Top of PASSAGE TO READ

It seems that Rother District Council now wishes to get rid of the Landgate after badly neglecting it – in much the same way as they passed on the Ypres Tower, post war repairs on the roof having not been very adequate it seemed.

At present though the Museum (not surprisingly) has expressed no wish to take on another Rother “cast off” , though another Rye Community Interest Company (CIC) has apparently made some enquiries.

However making good, and profitable, use of the Landgate may be a challenge. Access on both sides of the road to its entrances is poor and knocking new doors into ancient monuments can be frowned on.

But a solution (with hidden benefits) may to be to narrow the road so it is still wide enough for mini-buses (like Rye Community Transport) and sensibly sized vans and then put up safety railings so the entrances can be made to work.

The space above the arch may be limited though (and Rother to date has apparently excluded visitors – on safety grounds) – but could provide for a small exhibition maybe on a single issue and the town’s attractions might even be marketed on a 3-for-2 ticket covering Ypres Tower, the town model and the Landgate.

Rye’s big problem though (and a welcome one) is that it has, if anything, too much history – from 1066 and before to 1918 – and the period post 1918 is now becoming history.

Bottom of PASSAGE TO READ
Top of DATA BELOW

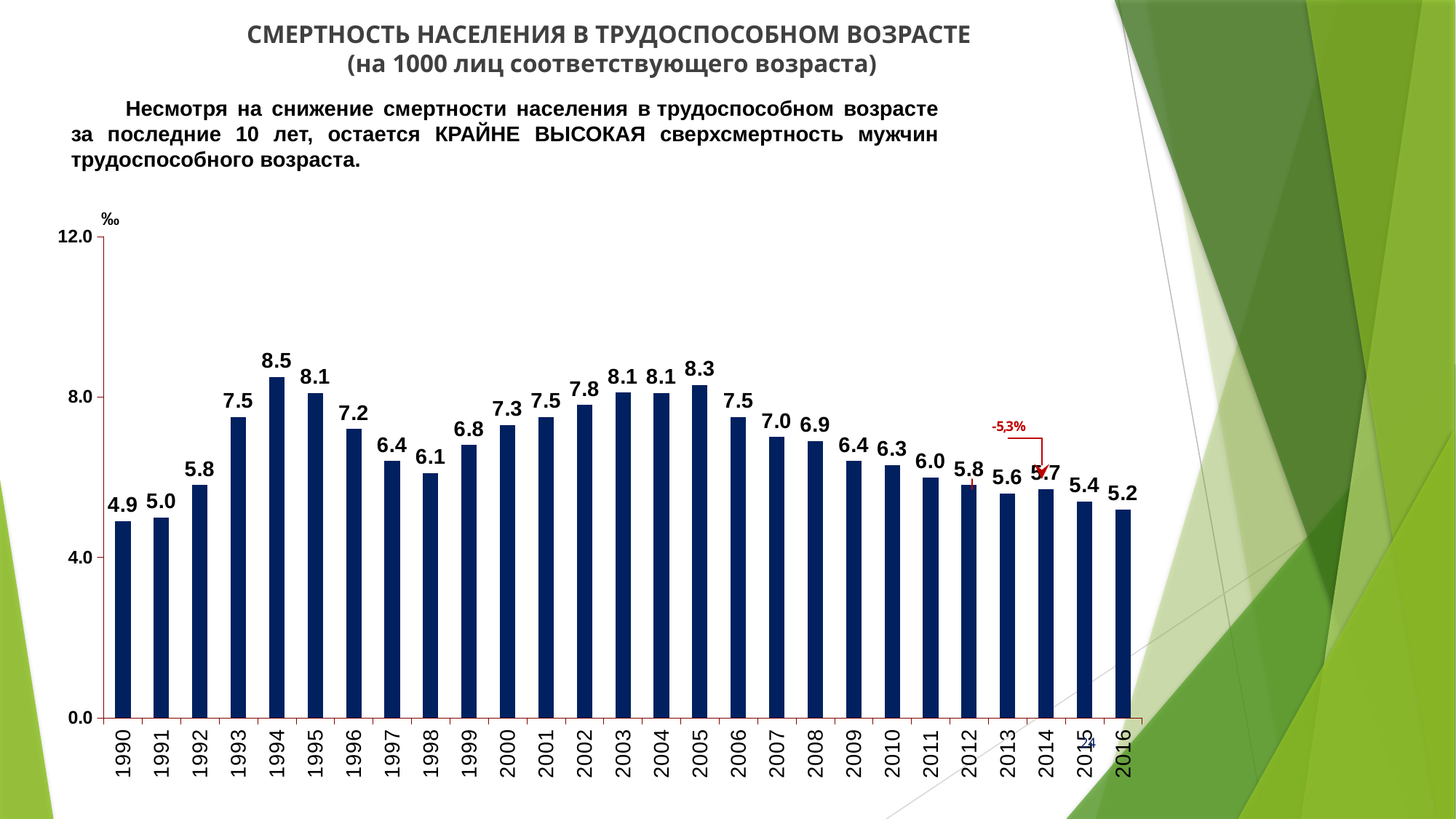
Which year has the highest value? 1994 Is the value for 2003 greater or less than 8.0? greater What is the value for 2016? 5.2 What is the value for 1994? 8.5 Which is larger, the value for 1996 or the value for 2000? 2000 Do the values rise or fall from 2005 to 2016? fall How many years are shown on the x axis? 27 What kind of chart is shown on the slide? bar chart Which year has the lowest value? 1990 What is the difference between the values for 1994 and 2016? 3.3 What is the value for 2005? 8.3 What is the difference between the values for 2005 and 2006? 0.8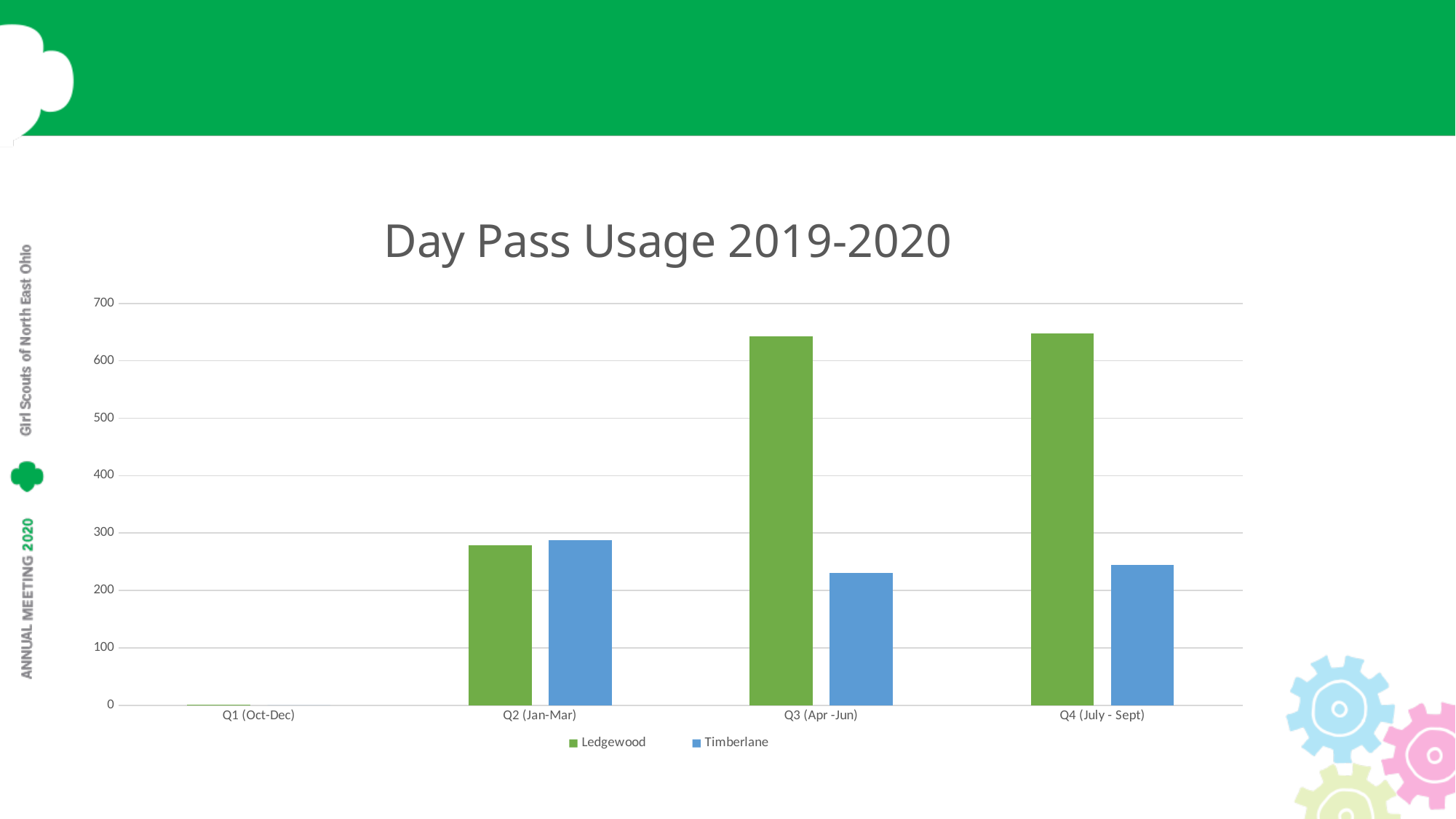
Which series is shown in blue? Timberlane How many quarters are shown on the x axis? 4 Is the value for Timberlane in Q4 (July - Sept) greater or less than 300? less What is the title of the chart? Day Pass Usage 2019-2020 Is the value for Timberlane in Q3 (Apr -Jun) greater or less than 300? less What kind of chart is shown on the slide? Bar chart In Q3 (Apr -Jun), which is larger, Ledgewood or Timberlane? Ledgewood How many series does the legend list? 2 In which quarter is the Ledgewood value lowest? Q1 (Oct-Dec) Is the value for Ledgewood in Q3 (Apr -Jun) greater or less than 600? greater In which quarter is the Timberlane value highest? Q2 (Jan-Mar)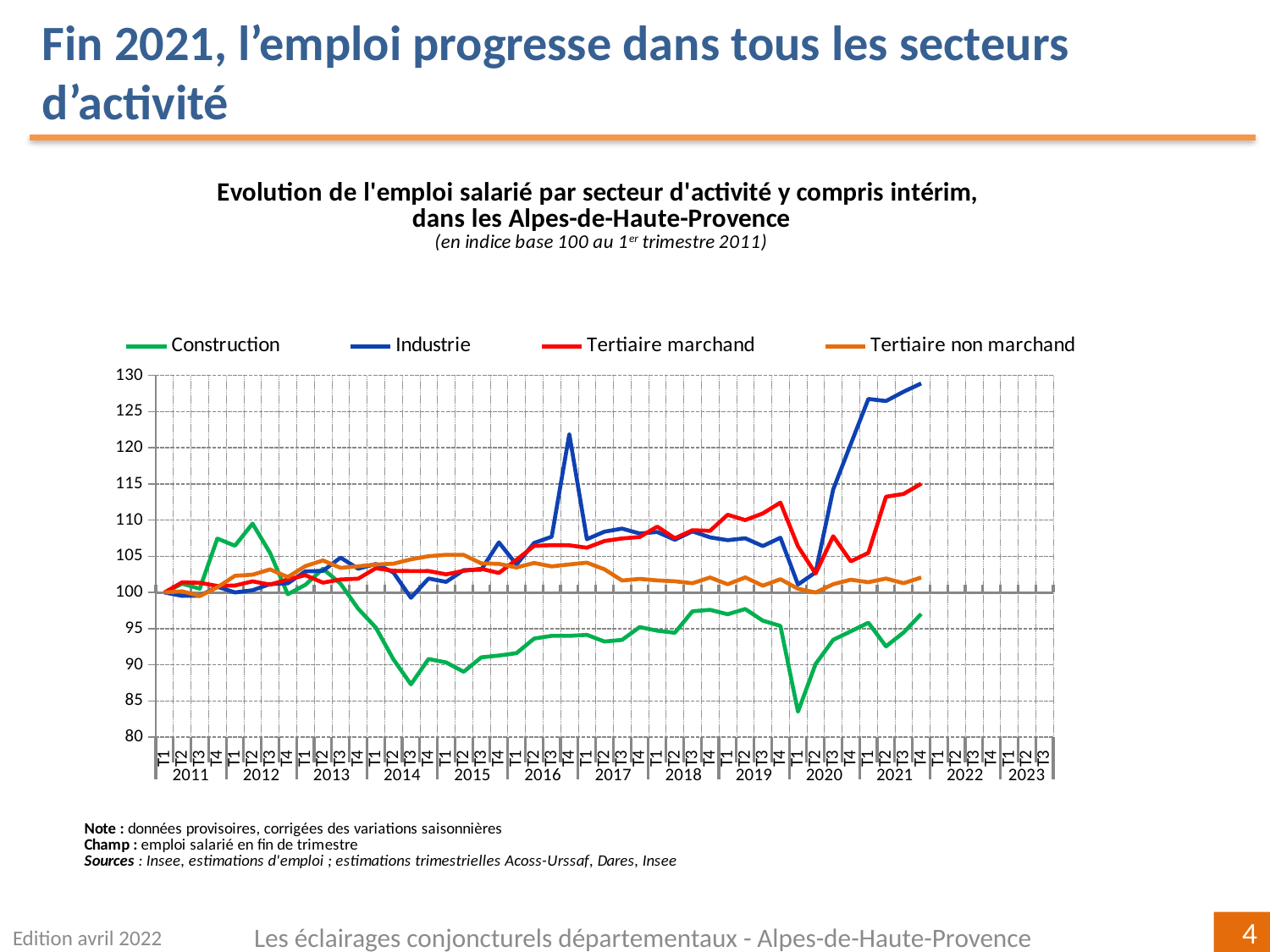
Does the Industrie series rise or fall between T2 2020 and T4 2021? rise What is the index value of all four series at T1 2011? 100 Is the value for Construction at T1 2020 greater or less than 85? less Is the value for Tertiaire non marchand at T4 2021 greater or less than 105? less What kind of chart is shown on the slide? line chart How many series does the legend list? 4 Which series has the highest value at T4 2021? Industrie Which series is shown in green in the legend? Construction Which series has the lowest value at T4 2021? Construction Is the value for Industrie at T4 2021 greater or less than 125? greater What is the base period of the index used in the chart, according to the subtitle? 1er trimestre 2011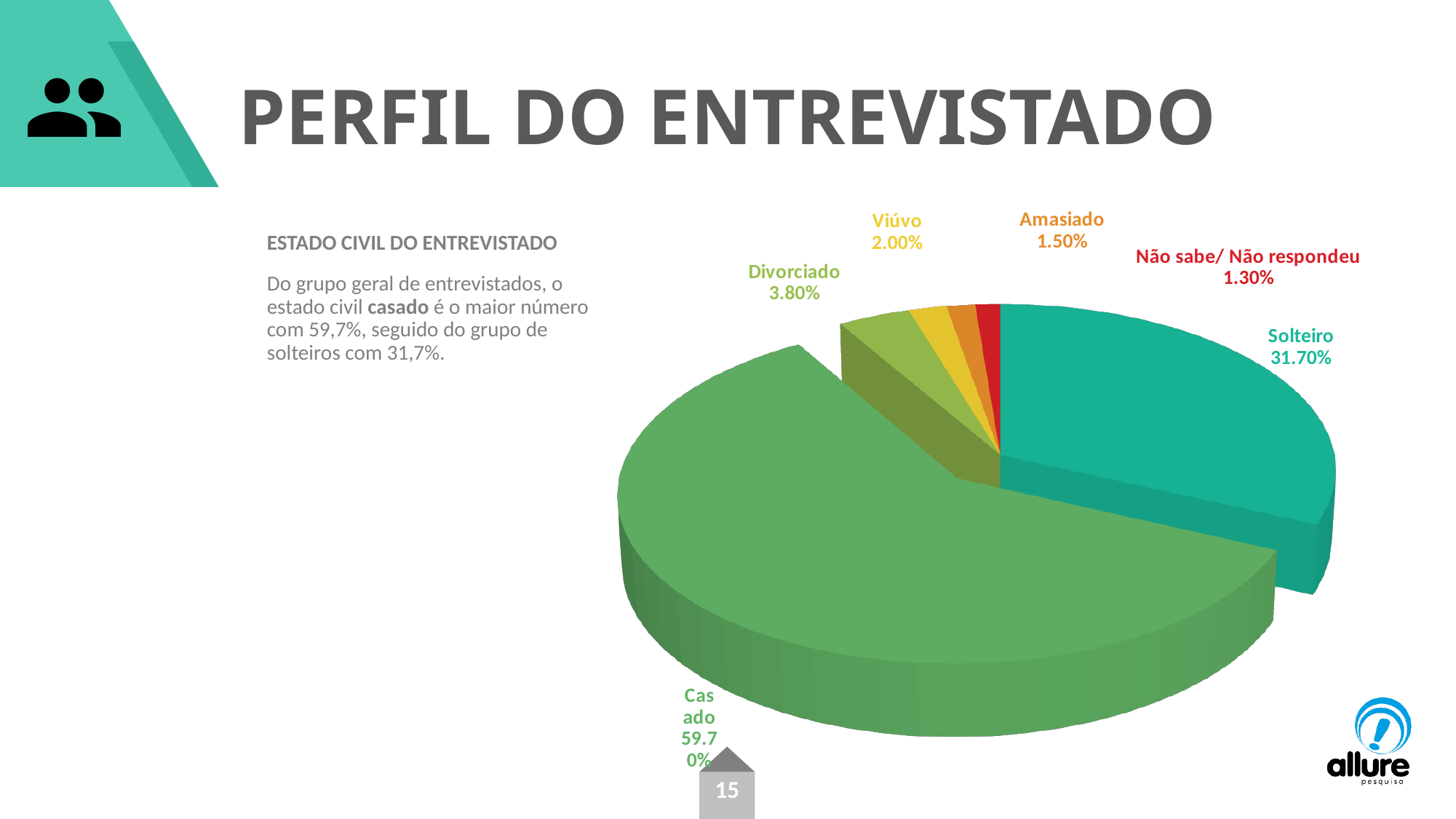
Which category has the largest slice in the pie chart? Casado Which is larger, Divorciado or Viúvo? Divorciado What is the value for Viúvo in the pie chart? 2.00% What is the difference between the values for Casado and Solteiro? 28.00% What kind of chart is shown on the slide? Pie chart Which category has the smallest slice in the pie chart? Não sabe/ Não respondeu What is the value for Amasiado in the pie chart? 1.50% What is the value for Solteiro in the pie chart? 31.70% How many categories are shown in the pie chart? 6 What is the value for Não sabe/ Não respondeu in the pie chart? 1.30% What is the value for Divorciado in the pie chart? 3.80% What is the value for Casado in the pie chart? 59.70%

Bottom of DATA BELOW

:: JOB 1 ::
Decide whether each statement agrees with the piece on the Landgate. Answer yes or no and quote the deciding words. (a) The Museum has expressed a wish to take on the Landgate. (b) Rother has apparently kept visitors out of the space above the arch on safety grounds. (c) Access to the Landgate's entrances is poor on only one side of the road.
:: JOB 2 ::
Rewrite the piece on the Landgate, starting at "But a solution" and ending at "made to work.", with "safety railings" replaced by "safety barriers".
:: JOB 3 ::
Carry on the piece on the Landgate from where it stops.

:: EXERCISE ANSWER 1 ::
(a) No: "has expressed no wish to take on another Rother “cast off”"
(b) Yes: "Rother to date has apparently excluded visitors – on safety grounds"
(c) No: "Access on both sides of the road to its entrances is poor"

:: EXERCISE ANSWER 2 ::
But a solution (with hidden benefits) may to be to narrow the road so it is still wide enough for mini-buses (like Rye Community Transport) and sensibly sized vans and then put up safety barriers so the entrances can be made to work.

:: EXERCISE ANSWER 3 ::
Some aspects of more recent Rye are picked up in “Mapp & Lucia” exhibits and pottery products, but “frontline Rye” (apart from those on active service) seems neglected. There is no lack of information though. We have maps of where planes were shot down (see above), where doodlebugs (V1s) landed, and where the bombs fell – and lots of valuable research and documentation.

The war though was mainly in the air in 1940 and 1944 (which could be difficult to portray, but might be done with models, lights and multi-media) and maybe the Landgate could have a new lease of life as another viewpoint around the town, along with a cameo museum focussed solely on “frontline Rye” – in co-operation with our other attractions. What do you think ?

Photo: Ray Prewer

3 COMMENTS

  1. (I don’t live in Rye, but am a visitor).
    Have you ever contacted the Society for the Protection of Ancient Buildings? They may be able to assist with advice, information, funds, profile-raising nationally.

  2. I am not a Rye resident but live in Fairlight and have always loved Rye since I was a child living near Cranbrook. The Landgate is a lovely building and I have often wondered why it is not open and used in some way, so the ideas of a frontline museum exhibition above seems to be a great start and I would love to see something like this …………..

  3. After all the money R.D.C.has spent over the years much more attention should have been given to the upkeep of the Langate Arch.
    Had it been in Bexhill it would no doubt have been fully restored and regularly maintained, as the seafront etc is in Bexhill.
    Rother District Council should be ashamed of their selves letting such a national treasure slip into disrepair.